**CONSIGNES:**
(A) Répondez aux questions suivantes à partir de la présentation du colloque :
(i) En quelle année s'est tenu le colloque sur les déclinaisons du postcolonial ?
(ii) À quelles dates le colloque international est-il annoncé ?
(iii) Quel centre propose cette réflexion sur le lien familial ?
(B) Reprenez la présentation du colloque sur la mémoire familiale à la suite de sa dernière phrase.

**PAGE:**
"""

Récit contemporain et mémoire familiale : quêtes et (des)appartenances

COLLOQUE INTERNATIONAL

4 et 5 avril 2024 (en présentiel)

 

Récit contemporain et mémoire familiale :

quêtes et (des)appartenances

 

Après un colloque sur la question du lien dans le récit contemporain en langue portugaise (2016) et un autre sur les déclinaisons du postcolonial (2021), le centre d’études sur les pays de langue portugaise de l’Université Bordeaux Montaigne (GIRLUFI - AMERIBER) propose une réflexion sur le lien familial à l’épreuve du contemporain. Il s’agira, plus précisément, d’explorer les questions de transmission et de perpétuation de la mémoire et de l’histoire familiales. L’impact de cette mémoire sur la trajectoire individuelle sera également évalué (DE GAULEJAC, 1999), de même que les liens entre mémoire familiale et mémoire collective (VECCHI, 2018). Les espaces culturels de langue portugaise constituent un laboratoire d’observation des récentes mutations de la famille et des nouvelles représentations qui en découlent, et permettent d’appréhender ces questions dans d’autres aires géoculturelles. En effet, contextes postcoloniaux, migrations, métissages et évolutions sociales spécifiques (familles recomposées, homoparentalité, nouvelles méthodes de procréation…) ont contribué à reconfigurer la famille, questionnant les identités, le rapport au passé, à la mémoire et aux générations précédentes. La production littéraire et artistique autour de ces questions s’avère particulièrement riche de nos jours, et l’un des objectifs de ce colloque est de souligner ce dynamisme, ainsi que les nouveaux éclairages apportés par cette production culturelle sur le monde contemporain.

"""

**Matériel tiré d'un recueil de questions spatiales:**
"""

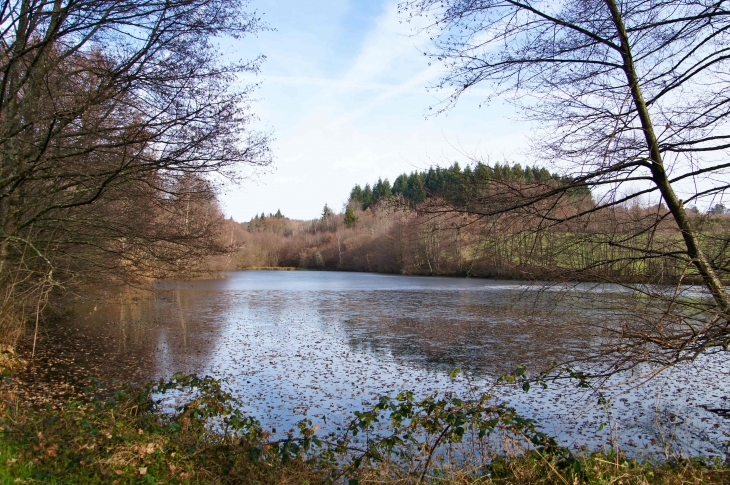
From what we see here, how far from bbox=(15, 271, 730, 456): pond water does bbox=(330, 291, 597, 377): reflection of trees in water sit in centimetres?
5

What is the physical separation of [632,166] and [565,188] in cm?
68

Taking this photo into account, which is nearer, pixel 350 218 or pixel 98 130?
pixel 98 130

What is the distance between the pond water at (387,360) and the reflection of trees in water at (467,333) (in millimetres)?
45

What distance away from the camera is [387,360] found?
12.2 m

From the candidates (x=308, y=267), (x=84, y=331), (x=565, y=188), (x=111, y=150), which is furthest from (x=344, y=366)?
(x=308, y=267)

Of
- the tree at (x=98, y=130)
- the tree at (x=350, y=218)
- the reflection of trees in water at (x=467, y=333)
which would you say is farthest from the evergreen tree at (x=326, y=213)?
the tree at (x=98, y=130)

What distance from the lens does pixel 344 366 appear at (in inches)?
457

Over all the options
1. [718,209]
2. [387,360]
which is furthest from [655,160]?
[387,360]

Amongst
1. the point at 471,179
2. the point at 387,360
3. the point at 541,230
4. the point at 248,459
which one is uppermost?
the point at 471,179

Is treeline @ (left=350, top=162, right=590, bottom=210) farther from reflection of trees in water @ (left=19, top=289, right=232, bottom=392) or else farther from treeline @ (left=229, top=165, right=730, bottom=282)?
reflection of trees in water @ (left=19, top=289, right=232, bottom=392)

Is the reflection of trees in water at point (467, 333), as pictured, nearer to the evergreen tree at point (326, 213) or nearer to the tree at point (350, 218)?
the tree at point (350, 218)

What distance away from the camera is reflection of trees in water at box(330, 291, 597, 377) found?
1113 centimetres

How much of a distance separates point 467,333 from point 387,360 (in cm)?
464

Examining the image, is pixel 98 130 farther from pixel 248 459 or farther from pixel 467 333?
pixel 467 333
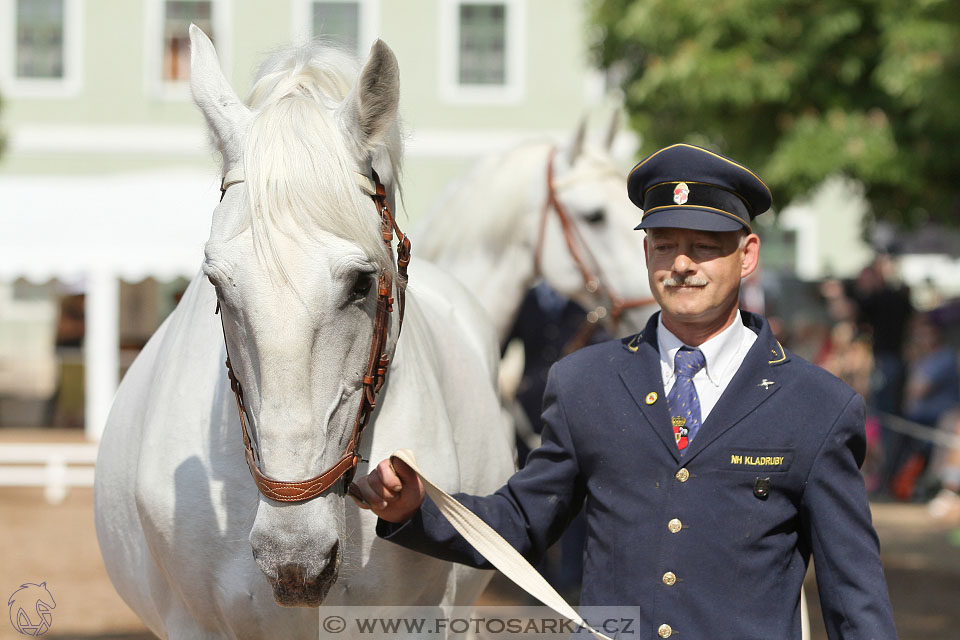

"""

**RÉPONSES PAR CONSIGNE:**
(A)
(i) En 2021.
(ii) Les 4 et 5 avril 2024.
(iii) Le centre d'études sur les pays de langue portugaise de l'Université Bordeaux Montaigne (GIRLUFI - AMERIBER).

(B)
L’approche se veut géographiquement décloisonnée puisque les travaux porteront sur différents pays de langue portugaise, avec un élargissement possible à d’autres cas susceptibles d’éclairer, par contraste ou analogie, les situations propres au monde lusophone.  Il s’agira également de faire intervenir différentes disciplines : les récits et représentations du lien intra/inter/transgénérationnel sont pensés à travers leurs nombreux supports (littérature, témoignages, cinéma, séries, médias…) et mis en rapport avec les évolutions sociales, politiques et historiques des dernières décennies, tout en intégrant d’autres dimensions, notamment psychologiques et mémorielles.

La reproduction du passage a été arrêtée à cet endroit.